Fuori il cielo è lattiginoso ma non fa per nulla freddo e, quando tutti hanno lasciato le braccia di Morfeo, riesco a convincere Davide a salire al Motto del Toro. Ci avviamo quindi alla vetta fino ad arrivare poco sotto un canalino alla cui base sono evidenti i segni di alcune piccole scariche. Ma ciò che desta maggiore preoccupazione sono una specie di seracco che sembra sul punto di suicidarsi e, poco oltre, una serie di palle di neve segno di una precedente mattanza e un’altra grossa frattura che si interpone tra noi e il seracco. Praticamente sembra di essere al cospetto della Brenva e, siccome non abbiamo voglia di giocare alla roulette russa, decidiamo di fare dietro front e lasciare perdere la bandierina sulla cima.

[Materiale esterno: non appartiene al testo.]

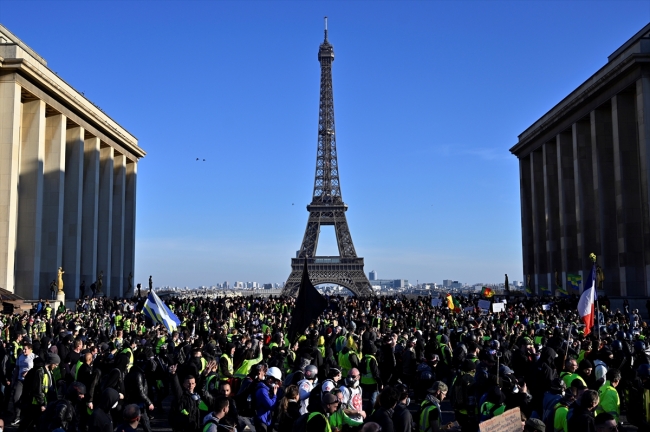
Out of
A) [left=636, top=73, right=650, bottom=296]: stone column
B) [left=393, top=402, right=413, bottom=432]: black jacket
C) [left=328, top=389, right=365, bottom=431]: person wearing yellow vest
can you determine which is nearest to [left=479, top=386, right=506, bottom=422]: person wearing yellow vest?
[left=393, top=402, right=413, bottom=432]: black jacket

Superata la capanna, salutiamo il resto del gruppo e ci avviamo verso valle su una neve polverosa e in un bosco non eccessivamente fitto che ci permette di raggiungere rapidamente l’ultimo pianoro della salita. Da qui abbandoniamo la traccia iniziale e ci infiliamo sul sentiero che porta a Quinto e Ambrì e che, almeno sulla carta, dovrebbe permetterci di sciare facendoci evitare il lungo traverso dell’andata. Ma ben presto, nel fitto degli alberi, la nostra unica preoccupazione è quella di tornare alla civiltà senza eccessivi gironzolamenti finchè finalmente sgusciamo dalla foresta e imbocchiamo una comoda mulattiera. A questo punto ci sembra quindi di avere la vittoria in tasca e, infatti, al primo tornante, la strada si mostra scostumatamente senza neve: se non vogliamo portare gli sci in spalla, dovremo buttarci giù per il bosco! Ignaro, convinco Davide alla folle impresa introducendolo così all’estremismo: ben presto infatti il pendio sparisce sotto i legni, la pendenza si fa decisamente accentuata e lo spazio di manovra si riduce. Un paio di curve saltate e sono fuori dal canaletto iniziale; la neve è in condizioni ottimali e così raggiungo un’altra serie di salti: completamente in preda al trip del free rider, mentre mio fratello è tutt’altro che eccitato, balzo giù (o meglio mi lascio scivolare) e lascio alle spalle il tratto più arduo. Così l’ostacolo seguente mi sembra una semplice e banale formalità: non considero però che sotto la neve ci sia un grosso ceppo che, per poco, non mi provoca un rapido quanto doloroso cambio di sesso! Svicolo indenne dalla trappola e raggiungo il sentiero: tutto sembra ormai finito ma in realtà ci manca uno stretto traverso con annesso dirupo verticale sul quale scivoliamo come sulle uova e poi il tratto sci in spalla (fortunatamente breve) per tornare all’auto. Chissà se Davide tornerà a breve a farmi compagnia!